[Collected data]
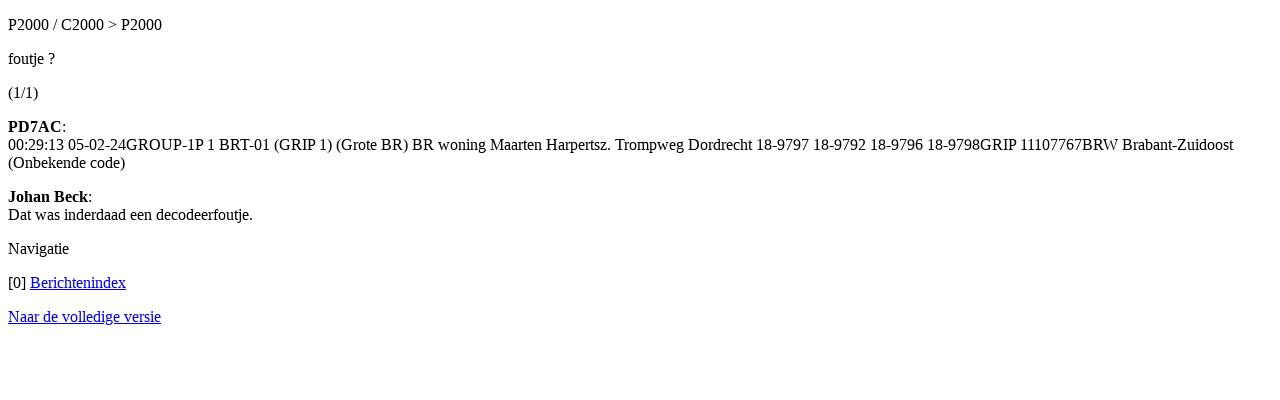

--- FILE ---
content_type: text/html; charset=ISO-8859-1
request_url: https://www.scannerforum.nl/index.php?PHPSESSID=i5rh50bedfns6j0d8t9qjnebe7&topic=35493.0;wap2
body_size: 580
content:
<?xml version="1.0" encoding="ISO-8859-1"?>
<!DOCTYPE html PUBLIC "-//WAPFORUM//DTD XHTML Mobile 1.0//EN" "http://www.wapforum.org/DTD/xhtml-mobile10.dtd">
<html xmlns="http://www.w3.org/1999/xhtml">
	<head>
		<title>foutje ? </title>
		<link rel="canonical" href="https://www.scannerforum.nl/index.php?topic=35493.0" />
		<link rel="stylesheet" href="https://www.scannerforum.nl/Themes/default/css/wireless.css" type="text/css" />
	</head>
	<body>
		<p class="titlebg">P2000 / C2000 > P2000</p>
		<p class="catbg">foutje ? </p>
		<p class="windowbg">(1/1)</p>
		<p class="windowbg">
			<strong>PD7AC</strong>:
			<br />
			00:29:13 05-02-24GROUP-1P 1 BRT-01 (GRIP 1) (Grote BR) BR woning Maarten Harpertsz. Trompweg Dordrecht 18-9797 18-9792 18-9796 18-9798GRIP 11107767BRW Brabant-Zuidoost (Onbekende code)
		</p>
		<p class="windowbg2">
			<strong>Johan Beck</strong>:
			<br />
			Dat was inderdaad een decodeerfoutje.
		</p>
		<p class="titlebg">Navigatie</p>
		<p class="windowbg">[0] <a href="https://www.scannerforum.nl/index.php?PHPSESSID=i5rh50bedfns6j0d8t9qjnebe7&amp;board=12.0;wap2" accesskey="0">Berichtenindex</a></p>
		<a href="https://www.scannerforum.nl/index.php?PHPSESSID=i5rh50bedfns6j0d8t9qjnebe7&amp;topic=35493.0;nowap" rel="nofollow">Naar de volledige versie</a>
	</body>
</html>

Directions: Repeat every line above exactly, minus the pictures.

Result of this exercise:
--- FILE ---
content_type: text/html; charset=ISO-8859-1
request_url: https://www.scannerforum.nl/index.php?PHPSESSID=i5rh50bedfns6j0d8t9qjnebe7&topic=35493.0;wap2
body_size: 580
content:
<?xml version="1.0" encoding="ISO-8859-1"?>
<!DOCTYPE html PUBLIC "-//WAPFORUM//DTD XHTML Mobile 1.0//EN" "http://www.wapforum.org/DTD/xhtml-mobile10.dtd">
<html xmlns="http://www.w3.org/1999/xhtml">
	<head>
		<title>foutje ? </title>
		<link rel="canonical" href="https://www.scannerforum.nl/index.php?topic=35493.0" />
		<link rel="stylesheet" href="https://www.scannerforum.nl/Themes/default/css/wireless.css" type="text/css" />
	</head>
	<body>
		<p class="titlebg">P2000 / C2000 > P2000</p>
		<p class="catbg">foutje ? </p>
		<p class="windowbg">(1/1)</p>
		<p class="windowbg">
			<strong>PD7AC</strong>:
			<br />
			00:29:13 05-02-24GROUP-1P 1 BRT-01 (GRIP 1) (Grote BR) BR woning Maarten Harpertsz. Trompweg Dordrecht 18-9797 18-9792 18-9796 18-9798GRIP 11107767BRW Brabant-Zuidoost (Onbekende code)
		</p>
		<p class="windowbg2">
			<strong>Johan Beck</strong>:
			<br />
			Dat was inderdaad een decodeerfoutje.
		</p>
		<p class="titlebg">Navigatie</p>
		<p class="windowbg">[0] <a href="https://www.scannerforum.nl/index.php?PHPSESSID=i5rh50bedfns6j0d8t9qjnebe7&amp;board=12.0;wap2" accesskey="0">Berichtenindex</a></p>
		<a href="https://www.scannerforum.nl/index.php?PHPSESSID=i5rh50bedfns6j0d8t9qjnebe7&amp;topic=35493.0;nowap" rel="nofollow">Naar de volledige versie</a>
	</body>
</html>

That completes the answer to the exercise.